Boredom. To many an outfit, already through maneuvers, toughened physically and on the way to becoming a first-class fighting machine, the repetition of training with no immediate prospect of fighting has become monotonous. Bolstered by no feeling of being a hero, no sense of filling a breach in the nation's dike, many a civilian soldier sees his Army only as a dull job at low pay.

Officers. In units which have West Pointers or other regulars as officers, morale is generally good, but 85% of the Army's officers are Reservists or Guards men. Many of these are excellent, but a few poor officers can spoil the morale of a regiment, and there are more than a few officers in the Army who are dull, untrained, unfit as leaders -- some over-tough, some over-soft, some uninterested, some lazy.

Food. One fault of poor officers is the fact that many outfits have a just complaint against Army food. When the food is procured by the Quartermaster Corps, it is the best that money can buy. When it reaches the mess table, at many a camp it is sloppy, monotonous, unappetizing even to hungry men. To be sure that food is well cooked is a responsibility of every commander, but many a commander has neglected the first fundamental of morale : good eating.

Equipment. In their early stages of training the civilian soldiers gladly played that a forked stick and a lath were a machine gun, that two wheels and a wooden barrel were an anti-tank gun; today they are tired of stage properties.

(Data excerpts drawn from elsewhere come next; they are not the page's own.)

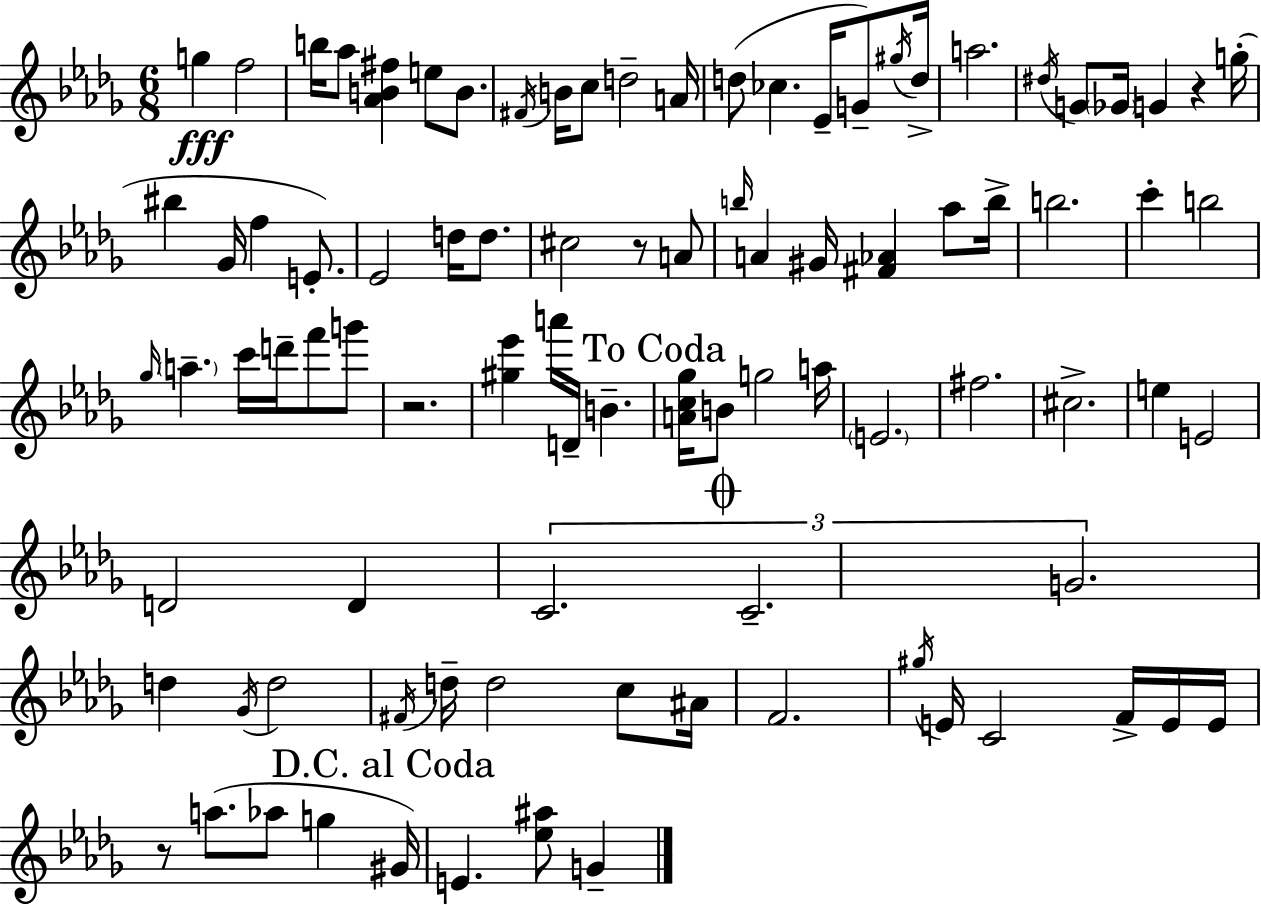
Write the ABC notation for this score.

X:1
T:Untitled
M:6/8
L:1/4
K:Bbm
g f2 b/4 _a/2 [_AB^f] e/2 B/2 ^F/4 B/4 c/2 d2 A/4 d/2 _c _E/4 G/2 ^g/4 d/4 a2 ^d/4 G/2 _G/4 G z g/4 ^b _G/4 f E/2 _E2 d/4 d/2 ^c2 z/2 A/2 b/4 A ^G/4 [^F_A] _a/2 b/4 b2 c' b2 _g/4 a c'/4 d'/4 f'/2 g'/2 z2 [^g_e'] a'/4 D/4 B [Ac_g]/4 B/2 g2 a/4 E2 ^f2 ^c2 e E2 D2 D C2 C2 G2 d _G/4 d2 ^F/4 d/4 d2 c/2 ^A/4 F2 ^g/4 E/4 C2 F/4 E/4 E/4 z/2 a/2 _a/2 g ^G/4 E [_e^a]/2 G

In spite of all these shortcomings, the first year's training of the raw civilian army has not been wasted. All its soldiers have profited by physical conditioning, even clerks and haberdashers have become mile-eating marchers. But its mental conditioning is still incomplete.

Said an old army sergeant: "Give us a shooting war and there won't be a morale problem." For, once all officers and men become aware how much the new army still has to learn about the art of fighting, they will know they have a job to do. Last week the civilian soldier's real complaint was that he had no worthwhile job to do.

* The Marine Corps, whose hallmark is morale, and the Navy, where morale has long been effortlessly achieved, had no such worries.